**WHAT THE EXERCISE ASKS:** Starting at the line that contains "Which is further" and continuing through the last of the lines, render each line as a row in a Markdown table with the columns Row and Line. Number the rows in order, and skip any blank lines.

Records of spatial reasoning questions
________________
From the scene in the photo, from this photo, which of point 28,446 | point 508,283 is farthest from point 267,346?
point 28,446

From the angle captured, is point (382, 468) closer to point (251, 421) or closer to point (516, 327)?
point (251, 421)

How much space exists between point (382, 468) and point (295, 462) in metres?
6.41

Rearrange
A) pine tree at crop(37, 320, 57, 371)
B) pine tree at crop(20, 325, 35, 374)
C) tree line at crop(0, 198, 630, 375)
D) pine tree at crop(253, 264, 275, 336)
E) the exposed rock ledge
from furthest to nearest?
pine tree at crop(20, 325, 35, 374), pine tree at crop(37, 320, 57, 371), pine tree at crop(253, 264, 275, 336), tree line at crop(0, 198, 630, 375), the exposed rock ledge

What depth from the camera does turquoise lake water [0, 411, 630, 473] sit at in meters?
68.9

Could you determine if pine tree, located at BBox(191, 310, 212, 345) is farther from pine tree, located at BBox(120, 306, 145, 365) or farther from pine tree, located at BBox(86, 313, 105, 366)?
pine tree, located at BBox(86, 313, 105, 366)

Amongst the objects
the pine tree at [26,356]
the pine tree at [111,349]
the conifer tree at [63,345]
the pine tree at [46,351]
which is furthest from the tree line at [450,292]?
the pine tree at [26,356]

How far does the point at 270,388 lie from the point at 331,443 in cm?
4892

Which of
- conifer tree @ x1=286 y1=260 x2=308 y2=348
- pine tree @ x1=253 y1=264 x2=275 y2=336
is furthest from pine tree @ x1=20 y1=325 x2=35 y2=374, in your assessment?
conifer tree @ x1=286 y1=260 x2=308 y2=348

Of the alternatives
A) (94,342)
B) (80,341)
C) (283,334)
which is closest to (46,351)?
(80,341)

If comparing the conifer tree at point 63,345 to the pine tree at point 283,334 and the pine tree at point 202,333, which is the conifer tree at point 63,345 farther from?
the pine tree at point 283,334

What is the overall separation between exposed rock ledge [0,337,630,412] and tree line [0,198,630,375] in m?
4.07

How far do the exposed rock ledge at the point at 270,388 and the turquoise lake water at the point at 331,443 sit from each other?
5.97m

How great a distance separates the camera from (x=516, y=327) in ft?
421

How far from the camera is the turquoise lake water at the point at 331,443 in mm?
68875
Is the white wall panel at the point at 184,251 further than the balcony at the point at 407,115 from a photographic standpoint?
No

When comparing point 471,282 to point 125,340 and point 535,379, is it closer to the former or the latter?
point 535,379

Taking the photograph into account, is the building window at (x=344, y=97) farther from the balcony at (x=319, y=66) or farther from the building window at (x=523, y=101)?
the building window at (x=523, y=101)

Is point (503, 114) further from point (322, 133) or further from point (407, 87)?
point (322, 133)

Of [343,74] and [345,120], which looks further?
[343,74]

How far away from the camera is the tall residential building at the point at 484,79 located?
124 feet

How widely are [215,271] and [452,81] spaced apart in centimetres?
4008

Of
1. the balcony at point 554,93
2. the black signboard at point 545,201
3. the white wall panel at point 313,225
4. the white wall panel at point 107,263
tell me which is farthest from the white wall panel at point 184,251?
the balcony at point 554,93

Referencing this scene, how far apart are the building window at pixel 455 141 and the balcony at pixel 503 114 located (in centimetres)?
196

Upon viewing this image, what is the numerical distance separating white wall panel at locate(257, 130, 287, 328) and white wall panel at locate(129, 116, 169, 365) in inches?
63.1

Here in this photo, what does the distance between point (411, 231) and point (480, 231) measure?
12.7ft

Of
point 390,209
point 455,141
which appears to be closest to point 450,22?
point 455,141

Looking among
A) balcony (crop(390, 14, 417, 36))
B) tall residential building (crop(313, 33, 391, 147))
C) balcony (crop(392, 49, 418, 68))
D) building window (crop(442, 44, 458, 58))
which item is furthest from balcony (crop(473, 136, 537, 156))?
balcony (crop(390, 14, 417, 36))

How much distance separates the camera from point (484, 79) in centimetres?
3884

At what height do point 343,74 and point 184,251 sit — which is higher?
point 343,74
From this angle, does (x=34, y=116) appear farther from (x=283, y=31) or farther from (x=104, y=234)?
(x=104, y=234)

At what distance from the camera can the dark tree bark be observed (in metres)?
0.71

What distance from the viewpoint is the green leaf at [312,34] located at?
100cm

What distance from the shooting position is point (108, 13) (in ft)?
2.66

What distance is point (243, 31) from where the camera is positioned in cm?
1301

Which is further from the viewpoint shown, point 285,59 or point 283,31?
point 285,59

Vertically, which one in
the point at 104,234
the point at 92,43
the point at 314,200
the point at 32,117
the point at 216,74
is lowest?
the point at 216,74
________________
**TASK SOLUTION:**
| Row | Line |
|---|---|
| 1 | Which is further from the viewpoint shown, point 285,59 or point 283,31? |
| 2 | point 285,59 |
| 3 | Vertically, which one in |
| 4 | the point at 104,234 |
| 5 | the point at 92,43 |
| 6 | the point at 314,200 |
| 7 | the point at 32,117 |
| 8 | the point at 216,74 |
| 9 | is lowest? |
| 10 | the point at 216,74 |